• _RECORDS PROVIDED_:
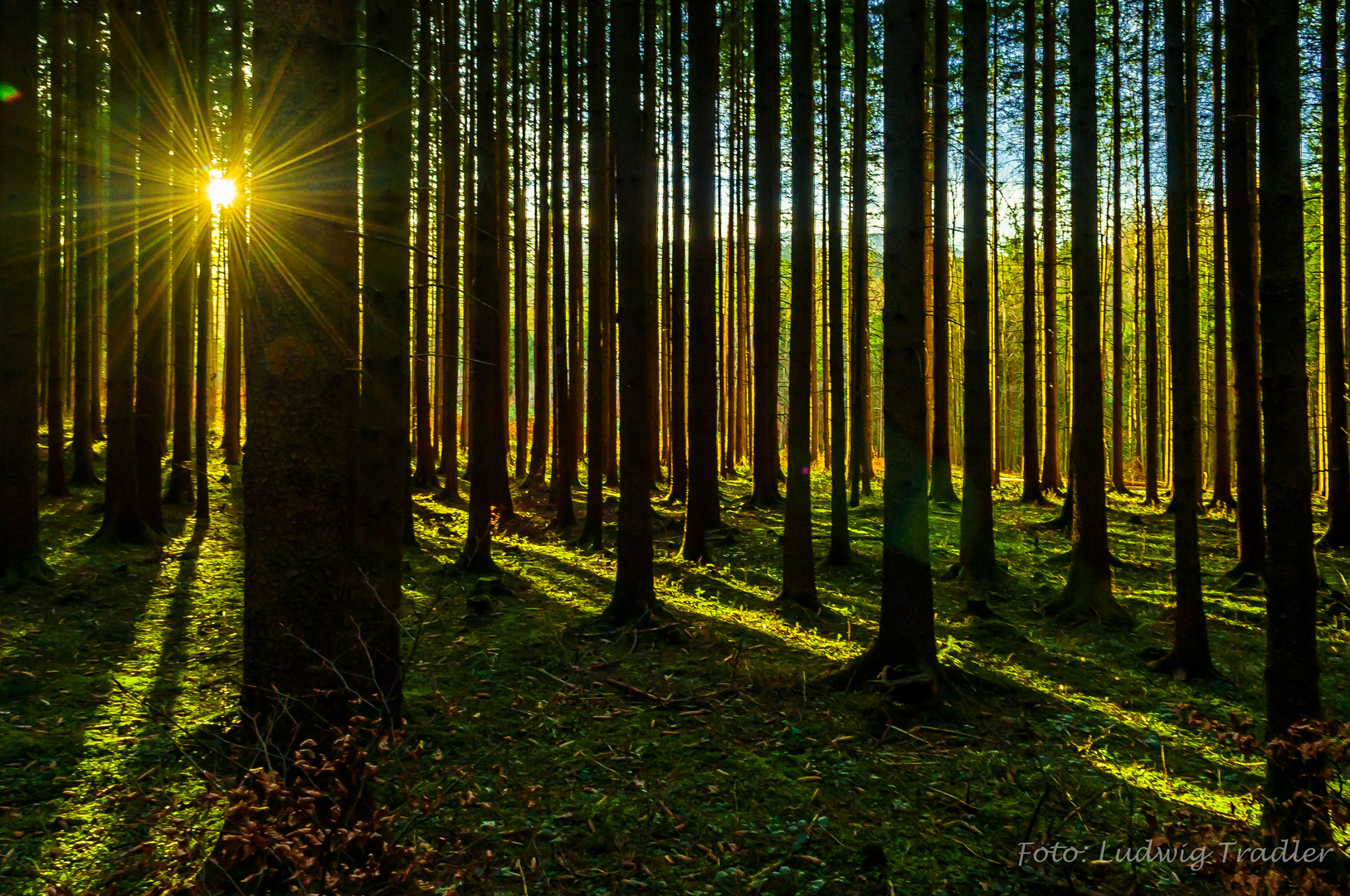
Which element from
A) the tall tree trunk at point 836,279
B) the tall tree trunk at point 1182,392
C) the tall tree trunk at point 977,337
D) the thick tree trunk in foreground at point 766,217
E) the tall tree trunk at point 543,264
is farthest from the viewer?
the tall tree trunk at point 543,264

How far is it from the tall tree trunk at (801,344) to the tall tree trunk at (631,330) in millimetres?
1605

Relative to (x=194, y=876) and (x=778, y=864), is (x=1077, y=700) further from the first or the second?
(x=194, y=876)

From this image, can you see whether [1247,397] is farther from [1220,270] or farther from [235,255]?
[235,255]

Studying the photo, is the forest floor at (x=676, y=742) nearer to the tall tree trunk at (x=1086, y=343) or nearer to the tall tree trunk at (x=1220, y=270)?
the tall tree trunk at (x=1086, y=343)

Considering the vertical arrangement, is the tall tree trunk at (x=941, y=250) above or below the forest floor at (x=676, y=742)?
above

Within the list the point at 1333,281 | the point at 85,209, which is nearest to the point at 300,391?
the point at 85,209

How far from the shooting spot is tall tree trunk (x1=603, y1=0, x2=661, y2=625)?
24.2 ft

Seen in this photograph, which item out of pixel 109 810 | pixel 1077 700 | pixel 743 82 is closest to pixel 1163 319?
pixel 743 82

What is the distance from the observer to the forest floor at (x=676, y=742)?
12.4 ft

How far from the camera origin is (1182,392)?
275 inches

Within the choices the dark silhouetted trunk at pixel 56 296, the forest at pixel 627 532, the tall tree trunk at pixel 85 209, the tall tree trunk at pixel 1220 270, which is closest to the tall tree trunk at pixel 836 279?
the forest at pixel 627 532

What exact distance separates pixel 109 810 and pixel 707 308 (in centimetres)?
854

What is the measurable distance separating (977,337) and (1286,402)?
20.5 ft

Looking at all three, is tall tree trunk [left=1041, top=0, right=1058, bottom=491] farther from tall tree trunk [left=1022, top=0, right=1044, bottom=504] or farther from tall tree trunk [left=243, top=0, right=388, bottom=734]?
tall tree trunk [left=243, top=0, right=388, bottom=734]
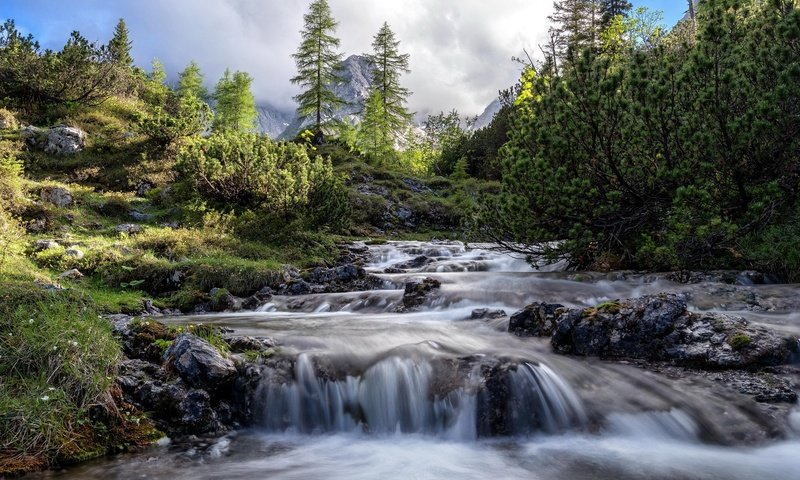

• _REQUIRED TASK_: Copy out every item again, replacing "forest floor" with "ground" and keeping everything else the same. Leave out the pictures.

• _RESULT FOR THIS EXERCISE_:
Which element from
A) the tall tree trunk at point 836,279
B) the tall tree trunk at point 1182,392
C) the tall tree trunk at point 977,337
D) the thick tree trunk in foreground at point 766,217
E) the tall tree trunk at point 543,264
is farthest from the viewer?
the tall tree trunk at point 543,264

How far is it from the tall tree trunk at (801,344) to the tall tree trunk at (631,330) in millimetres?
1605

Relative to (x=194, y=876) and (x=778, y=864), is (x=1077, y=700) further from the first or the second?
(x=194, y=876)

From this image, can you see whether [1247,397] is farther from [1220,270] or farther from [235,255]?
[235,255]

Studying the photo, is the ground at (x=676, y=742) nearer to the tall tree trunk at (x=1086, y=343) or nearer to the tall tree trunk at (x=1220, y=270)?
the tall tree trunk at (x=1086, y=343)

Considering the vertical arrangement, is the tall tree trunk at (x=941, y=250) above or below the ground at (x=676, y=742)?
above

Within the list the point at 1333,281 | the point at 85,209, which is nearest to the point at 300,391?
the point at 85,209

How far from the shooting spot is tall tree trunk (x1=603, y1=0, x2=661, y2=625)?
24.2 ft

Seen in this photograph, which item out of pixel 109 810 | pixel 1077 700 | pixel 743 82 is closest to pixel 1163 319?
pixel 743 82

What is the distance from the observer to the ground at (x=676, y=742)?
12.4 ft

How far from the camera origin is (1182,392)?
275 inches

Within the choices the dark silhouetted trunk at pixel 56 296, the forest at pixel 627 532, the tall tree trunk at pixel 85 209, the tall tree trunk at pixel 1220 270, which is closest to the tall tree trunk at pixel 836 279?
the forest at pixel 627 532

What exact distance separates pixel 109 810 and pixel 707 308 (in centimetres)?
854

What is the measurable distance separating (977,337) and (1286,402)?
20.5 ft

Looking at all three, is tall tree trunk [left=1041, top=0, right=1058, bottom=491] farther from tall tree trunk [left=1022, top=0, right=1044, bottom=504] or farther from tall tree trunk [left=243, top=0, right=388, bottom=734]?
tall tree trunk [left=243, top=0, right=388, bottom=734]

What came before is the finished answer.